Posts Tagged 'electronic improv'

An Evening of Electronic Music at Ernestine M. Raclin school of the Arts, I.U.S.B.

I.U.S.B hosted an ear opening evening of electronic music in its Recital Hall on January 17th. The first half of the evening consisted of pre recorded completed compositions from students of the I.U.S.B. music program being played rather than performed. The second half was a live electronic group improvisation from I.U.S.B.’s long running Plato and the Western Tradition Ensemble. For fans of electronic music this was a welcome and rare diversion for the Michiana area. While this was not the most exciting music to watch, it did offer listeners a ticket to intriguing sonic dimensions seldom traveled around these parts. As someone who has appreciated electronic music my whole life, I didn’t hear anything earth shaking or innovative here. What I did hear though was some very creative composition, evocative musical interplay, and musicians who were unafraid to try new things. Overall it was a solid evening of music with a few stand out moments.

Two compositions that impressed from the first half of the evening were “Rasa” by Josh Bonham and “Learn to Reason” by Mike Nolan. Both had excellent use of exotic percussion and fit right into the decentralized poly cultural music of the 21st century. “Rasa” stood out particularly not only for its creative production but for its amazing viola work performed by the composer.

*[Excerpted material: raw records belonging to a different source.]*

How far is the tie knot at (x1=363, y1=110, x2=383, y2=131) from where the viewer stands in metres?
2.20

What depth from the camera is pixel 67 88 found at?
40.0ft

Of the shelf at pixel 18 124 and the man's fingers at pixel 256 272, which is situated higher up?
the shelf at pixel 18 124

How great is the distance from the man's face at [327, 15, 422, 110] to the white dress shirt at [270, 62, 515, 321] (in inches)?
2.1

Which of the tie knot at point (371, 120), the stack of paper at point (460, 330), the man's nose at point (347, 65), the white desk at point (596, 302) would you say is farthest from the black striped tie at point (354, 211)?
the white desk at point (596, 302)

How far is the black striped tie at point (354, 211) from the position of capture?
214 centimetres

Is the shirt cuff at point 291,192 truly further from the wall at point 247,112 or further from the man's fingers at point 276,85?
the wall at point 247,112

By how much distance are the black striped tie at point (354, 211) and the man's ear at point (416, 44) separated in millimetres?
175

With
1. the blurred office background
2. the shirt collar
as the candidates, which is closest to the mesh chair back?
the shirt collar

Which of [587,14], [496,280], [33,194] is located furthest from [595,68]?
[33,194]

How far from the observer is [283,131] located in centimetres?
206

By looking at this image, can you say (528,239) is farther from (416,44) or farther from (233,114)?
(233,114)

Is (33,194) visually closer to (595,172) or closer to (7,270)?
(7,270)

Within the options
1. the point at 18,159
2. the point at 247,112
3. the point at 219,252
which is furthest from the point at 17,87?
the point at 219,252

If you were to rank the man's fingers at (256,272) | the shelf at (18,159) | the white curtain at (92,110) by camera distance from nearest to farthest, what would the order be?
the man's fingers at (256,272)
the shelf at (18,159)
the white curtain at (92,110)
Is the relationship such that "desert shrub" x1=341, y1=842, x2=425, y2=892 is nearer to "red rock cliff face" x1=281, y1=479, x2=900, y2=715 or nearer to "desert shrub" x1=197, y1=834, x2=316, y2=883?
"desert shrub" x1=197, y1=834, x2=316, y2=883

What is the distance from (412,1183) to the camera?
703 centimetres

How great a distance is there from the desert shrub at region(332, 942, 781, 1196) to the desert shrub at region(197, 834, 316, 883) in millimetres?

The second half of the evening picked up the pace a bit as three creative musicians performed together as Plato and the Western Tradition. Marie Fryar, Mike Nolan, and ensemble founder David Barton wove a sonic web of effortless spontaneous creation. The performance never turned into a raging fire but smoldered nicely as a variety of shimmering atmospheres came into being and then vanished into ether. A few of the synth voices sounded dated and trite, but overall the group succeeded in creating a fresh and unique if not overly adventurous or impassioned soundscape. Some densely packed passages did leave me wishing for more sonic breathing room. Too much harmonic speculation can leave the listener confined to the narrow space between being and becoming. Still it is unusual to see an electronic ensemble employing musical and technical theory this evolved this creatively. This was a stripped down version of the ensemble as certain members were unable to attend. Nevertheless the well executed performance left me wanting to see the group in full force.

For events like this that lack a dramatic performance aspect I usually close my eyes and drift off to inner realms to soak up hidden nuances of sound often obscured by vision. If I can lose myself in the space between the notes I consider the music successful. Overall I have to say this was a night with many of those enjoyable moments.